ORGANOLEPTIC TEST AND ANALYSIS OF IRON (FE) ICE CREAM WITH MORINGA LEAF JUICE

  • Evynurachma Poltekkes Kemenkes Kaltim Departemen D-III Midwifery Samarinda, Indonesia
  • Dwi Hendriani Poltekkes Kemenkes Kaltim Departemen D-III Midwifery Samarinda, Indonesia
  • Rosalin Ariefah Putri Poltekkes Kemenkes Kaltim Departemen D-III Midwifery Samarinda, Indonesia
Keywords: ice cream, organoleptic, Fe content, moringa leaf juice

Abstract

Moringa is a   type of  food that is very useful and  contains many  nutrients, both  macronutrients  and   micronutrients  that have been widely used in dealing with  malnutrition  especially in pregnant women and can improve the immune system.
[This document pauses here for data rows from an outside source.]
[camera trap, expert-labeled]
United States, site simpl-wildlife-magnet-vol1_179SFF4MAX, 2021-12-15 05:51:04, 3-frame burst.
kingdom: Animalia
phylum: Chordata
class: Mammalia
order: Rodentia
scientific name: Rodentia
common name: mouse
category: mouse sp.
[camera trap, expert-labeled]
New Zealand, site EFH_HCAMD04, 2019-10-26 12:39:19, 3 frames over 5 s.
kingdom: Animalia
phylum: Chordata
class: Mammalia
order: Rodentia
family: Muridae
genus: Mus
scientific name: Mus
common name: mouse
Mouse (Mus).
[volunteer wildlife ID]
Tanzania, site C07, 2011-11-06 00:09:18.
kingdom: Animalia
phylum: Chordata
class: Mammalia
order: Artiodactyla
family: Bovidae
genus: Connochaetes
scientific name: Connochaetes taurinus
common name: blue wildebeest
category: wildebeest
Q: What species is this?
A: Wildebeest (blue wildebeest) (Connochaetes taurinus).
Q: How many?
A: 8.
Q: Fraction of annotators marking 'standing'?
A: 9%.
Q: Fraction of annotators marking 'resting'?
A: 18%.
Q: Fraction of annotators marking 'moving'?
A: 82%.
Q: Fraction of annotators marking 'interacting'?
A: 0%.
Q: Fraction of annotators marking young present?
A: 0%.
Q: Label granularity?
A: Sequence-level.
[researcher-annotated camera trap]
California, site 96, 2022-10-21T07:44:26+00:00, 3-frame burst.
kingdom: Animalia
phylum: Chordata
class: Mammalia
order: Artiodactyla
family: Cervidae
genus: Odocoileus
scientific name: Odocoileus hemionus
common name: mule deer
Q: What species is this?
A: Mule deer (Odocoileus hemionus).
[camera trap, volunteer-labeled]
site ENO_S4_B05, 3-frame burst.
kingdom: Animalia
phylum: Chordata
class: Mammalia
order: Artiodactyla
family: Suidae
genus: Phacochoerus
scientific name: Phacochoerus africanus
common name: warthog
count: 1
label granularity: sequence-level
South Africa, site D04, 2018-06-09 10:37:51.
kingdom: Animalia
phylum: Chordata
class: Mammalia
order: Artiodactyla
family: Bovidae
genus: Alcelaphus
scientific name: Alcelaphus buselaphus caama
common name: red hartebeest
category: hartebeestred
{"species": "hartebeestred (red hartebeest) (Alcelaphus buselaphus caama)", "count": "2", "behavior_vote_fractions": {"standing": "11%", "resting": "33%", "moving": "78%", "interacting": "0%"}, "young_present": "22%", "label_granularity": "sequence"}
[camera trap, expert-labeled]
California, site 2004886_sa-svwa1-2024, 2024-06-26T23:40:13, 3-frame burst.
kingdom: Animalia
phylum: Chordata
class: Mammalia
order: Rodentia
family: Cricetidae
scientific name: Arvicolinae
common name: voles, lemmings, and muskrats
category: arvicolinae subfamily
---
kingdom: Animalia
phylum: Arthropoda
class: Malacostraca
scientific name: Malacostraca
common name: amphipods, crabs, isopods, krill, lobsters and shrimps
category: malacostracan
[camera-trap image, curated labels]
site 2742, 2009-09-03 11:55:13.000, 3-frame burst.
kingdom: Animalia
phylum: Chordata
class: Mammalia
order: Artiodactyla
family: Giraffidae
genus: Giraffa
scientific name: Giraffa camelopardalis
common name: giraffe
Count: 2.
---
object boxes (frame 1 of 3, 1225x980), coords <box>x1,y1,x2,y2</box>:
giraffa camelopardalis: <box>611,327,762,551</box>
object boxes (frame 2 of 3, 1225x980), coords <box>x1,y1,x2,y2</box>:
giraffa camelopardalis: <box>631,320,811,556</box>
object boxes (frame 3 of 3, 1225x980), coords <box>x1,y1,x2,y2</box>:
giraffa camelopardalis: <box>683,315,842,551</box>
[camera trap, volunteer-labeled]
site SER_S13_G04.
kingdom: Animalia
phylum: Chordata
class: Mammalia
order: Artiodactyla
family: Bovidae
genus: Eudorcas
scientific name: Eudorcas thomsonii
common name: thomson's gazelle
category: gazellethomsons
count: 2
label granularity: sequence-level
In developing countries  Ice cream is  the  most popular food and  is very popular with all circles of society because it tastes very good and, soft texture   and   contains substances  nutrition  and can be one of the  media in improving nutrition.   To determine the  acceptability and analysis of the   Fe content of ice cream with the addition of Moringa leaves. This type of research is experimental with  pre test  and post test group  designs, which are given adding Moringa leaves to the manufacture of ice cream with some concentration.   Research on texture, as well as aspects of taste and value weighting results, the best formulation of ice cream with the  addition of Moringa leaves is F1 compared to F2, F3, and F4, namely with a value of F1 60, F2 46.06, F3  42.01, F4 33.29, although when compared to F0 (ice cream krontrol) the value is lower at 54.65. Results  of  Iron (fe) analysis Ice cream with the addition of Moringa leaves  increased from 3.3% to 4.1% This happened after the addition of 30 grams of Moringa leaves. From the results of the acceptability research on aspects of color, aroma, texture, and taste, the best formulation of ice cream with the addition of 30 gr Moringa leaves is F1 compared to F2, F3, and F4,  namely with a value of F1 52.86, F2 42.86, F3 42.01, F4 33.29, although when compared to F0 (ice cream control) the value is lower at 54.65. There is an increase  in  Iron (Fe) content in ice cream with  the  addition of 30 g Moringa leaves which is 0.0888 g, compared to without the addition of Moringa leaves or 0 g which is 0.0686 g.